Chris Webber’s introduction to the Philadelphia starting lineup hasn’t quite been seemless, though the NY Post’s Peter Vescey think he has it figured out.

What’s the primary problem, aside from Webber feeling the pressure to produce large for his eager new team and its euphoric fans? Why is his field-goal percentage sinking? How did his shot selection become so sickening after starting out so well in the first quarter as a Sixer (two straight conversions on open springers) against his former team?

Don’t blame the calendar for Webber’s 4-18 defective display (10 points and eight rebounds) at home against the Nets, the night after winning in Milwaukee. That would be both a mistake and copout, committed by many, from what I’m reading and hearing.

The Kings were involved in 11 back-to-backs this season; Webber played on the second night in all but one, averaging 19.8 points and 10 boards in 36 minutes, everyday numbers for him. No, the schedule is far from being the source of Webber’s difficulty.

From where I’m zooming in by remote it’s “simply” a matter of conflicting styles ” C-Note’s half-court methodology vs. The Answer’s fast break, run’n’stun tactics ” or as “complicated” if you’re the one swallowed up in the fervor and frustration of failing to strut your normal stuff.

In other words, both Sixer stars are used to dominating the ball and need to have it to be entirely effective; thus the adjustment period. At the same time, notice how seamlessly Antoine Walker and Paul Pierce have meshed. All that background music they played together is paying off. Which is why I’m skeptical of Danny Ainge’s decision to recall Gary Payton and jeopardize the Celtics’ winning formula.

Iverson is accustomed to dribbling around the court for as much or as little of the 24-second clock as he wants until an opportunity opens up for himself, he finds a big man underneath or kicks it outside for a 3-pointer.

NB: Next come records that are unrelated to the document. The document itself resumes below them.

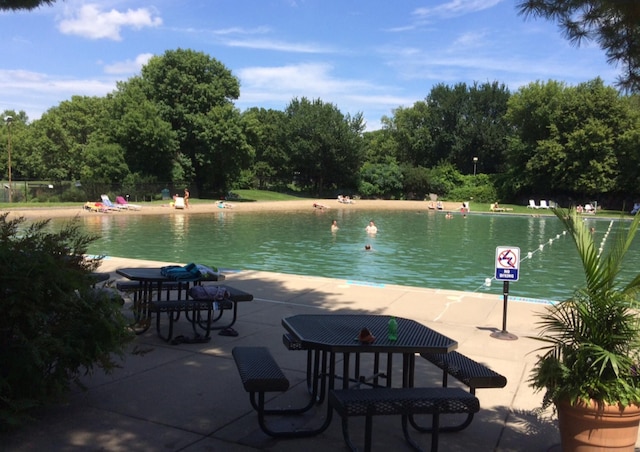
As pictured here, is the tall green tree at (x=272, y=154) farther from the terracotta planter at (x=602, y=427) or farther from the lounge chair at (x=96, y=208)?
the terracotta planter at (x=602, y=427)

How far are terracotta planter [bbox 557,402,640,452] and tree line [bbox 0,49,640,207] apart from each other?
4453 centimetres

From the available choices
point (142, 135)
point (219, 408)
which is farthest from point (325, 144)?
point (219, 408)

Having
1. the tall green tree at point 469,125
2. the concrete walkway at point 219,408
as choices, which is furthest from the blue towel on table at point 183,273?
the tall green tree at point 469,125

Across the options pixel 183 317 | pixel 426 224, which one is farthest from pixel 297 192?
pixel 183 317

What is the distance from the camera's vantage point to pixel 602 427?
10.4ft

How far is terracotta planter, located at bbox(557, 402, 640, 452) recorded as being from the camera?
3.17m

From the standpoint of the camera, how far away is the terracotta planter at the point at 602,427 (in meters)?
3.17

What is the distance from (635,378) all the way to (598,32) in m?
3.55

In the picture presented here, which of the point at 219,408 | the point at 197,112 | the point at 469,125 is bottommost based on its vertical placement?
the point at 219,408

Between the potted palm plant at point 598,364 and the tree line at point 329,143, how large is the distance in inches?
1744

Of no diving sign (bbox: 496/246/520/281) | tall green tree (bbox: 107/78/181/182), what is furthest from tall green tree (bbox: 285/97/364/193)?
no diving sign (bbox: 496/246/520/281)

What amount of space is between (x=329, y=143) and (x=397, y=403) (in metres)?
63.3

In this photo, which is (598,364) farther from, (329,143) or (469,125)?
(469,125)

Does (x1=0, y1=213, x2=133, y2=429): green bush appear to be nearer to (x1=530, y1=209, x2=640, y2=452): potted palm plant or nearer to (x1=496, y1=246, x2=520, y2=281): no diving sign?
(x1=530, y1=209, x2=640, y2=452): potted palm plant
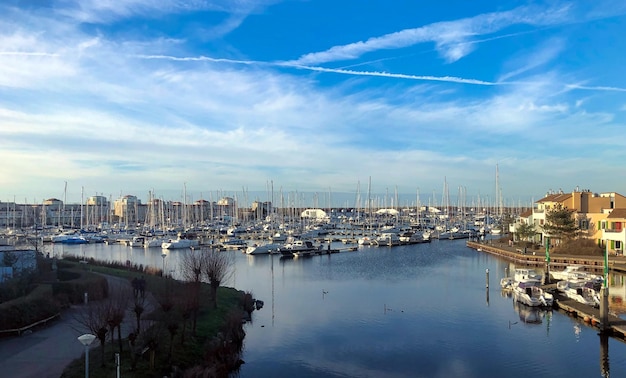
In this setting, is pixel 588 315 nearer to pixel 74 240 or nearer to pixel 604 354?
pixel 604 354

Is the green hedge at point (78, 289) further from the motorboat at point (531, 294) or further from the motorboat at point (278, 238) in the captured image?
the motorboat at point (278, 238)

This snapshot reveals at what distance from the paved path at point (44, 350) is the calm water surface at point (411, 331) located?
508 cm

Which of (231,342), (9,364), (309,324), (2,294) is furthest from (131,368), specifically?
(309,324)

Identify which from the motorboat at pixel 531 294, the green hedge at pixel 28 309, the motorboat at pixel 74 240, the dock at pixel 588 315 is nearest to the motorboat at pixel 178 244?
the motorboat at pixel 74 240

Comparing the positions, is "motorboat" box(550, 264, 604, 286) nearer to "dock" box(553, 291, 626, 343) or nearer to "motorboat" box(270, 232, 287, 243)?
"dock" box(553, 291, 626, 343)

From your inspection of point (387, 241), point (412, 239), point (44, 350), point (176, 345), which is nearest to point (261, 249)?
point (387, 241)

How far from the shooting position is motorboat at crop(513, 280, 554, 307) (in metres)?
24.5

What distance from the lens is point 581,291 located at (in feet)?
86.1

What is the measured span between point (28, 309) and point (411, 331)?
13.4 meters

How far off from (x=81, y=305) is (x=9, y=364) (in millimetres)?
7196

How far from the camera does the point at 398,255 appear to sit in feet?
161

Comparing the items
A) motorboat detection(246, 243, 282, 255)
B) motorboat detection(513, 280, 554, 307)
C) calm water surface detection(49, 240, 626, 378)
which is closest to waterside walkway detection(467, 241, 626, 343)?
motorboat detection(513, 280, 554, 307)

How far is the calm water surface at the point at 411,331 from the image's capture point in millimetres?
16031

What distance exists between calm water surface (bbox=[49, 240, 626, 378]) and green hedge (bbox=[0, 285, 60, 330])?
653cm
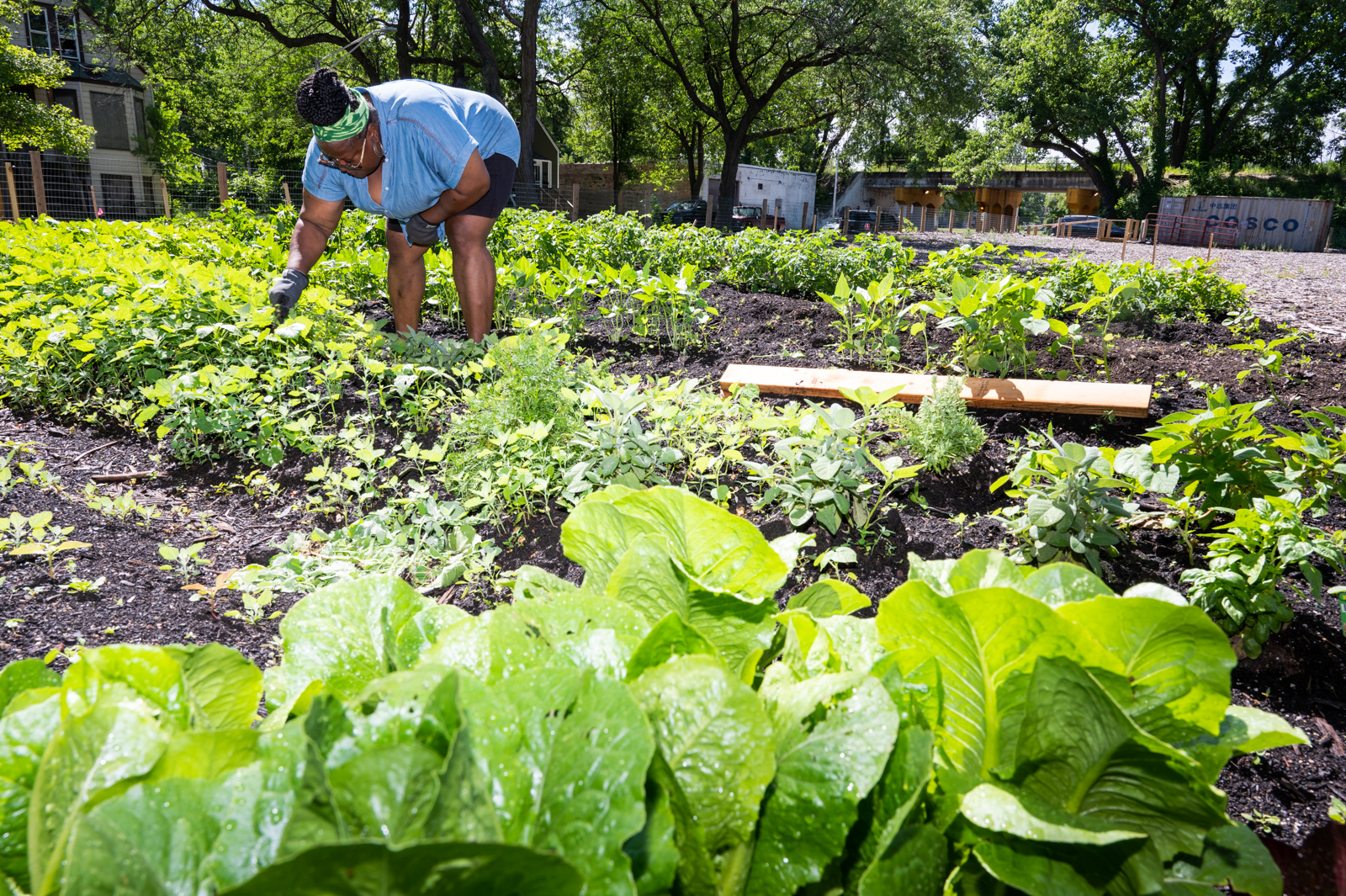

For the first time in his career, A.I. is blessed with a tall teammate (though a healthy Derrick Coleman wasn’t half bad) with heightened peripheral vision, arguably the NBA’s paramount passing big man renowned for manufacturing painless baskets out of primitive screen-and-cuts.

For the first time ever A.I. is cursed with a co-star. It’s not lost on any of us that Iverson’s greatness is being A.I.; an obligation to complement a sidekick is a whole new scary ball game. Goin’ halves with the ball is the team’s solitary salvation, not to mention Webber’s only thoroughfare to recovery.

After all, as cunning as C-Note is it’s tough finding Iverson with a slick bounce pass (a la Mike Bibby) unless permitted first to fondle the rock. Nor will his forced shots begin to subside until A.I. becomes cognizant of getting Webber the ball in his sweet spot and recognizes how to get it to him in rhythm.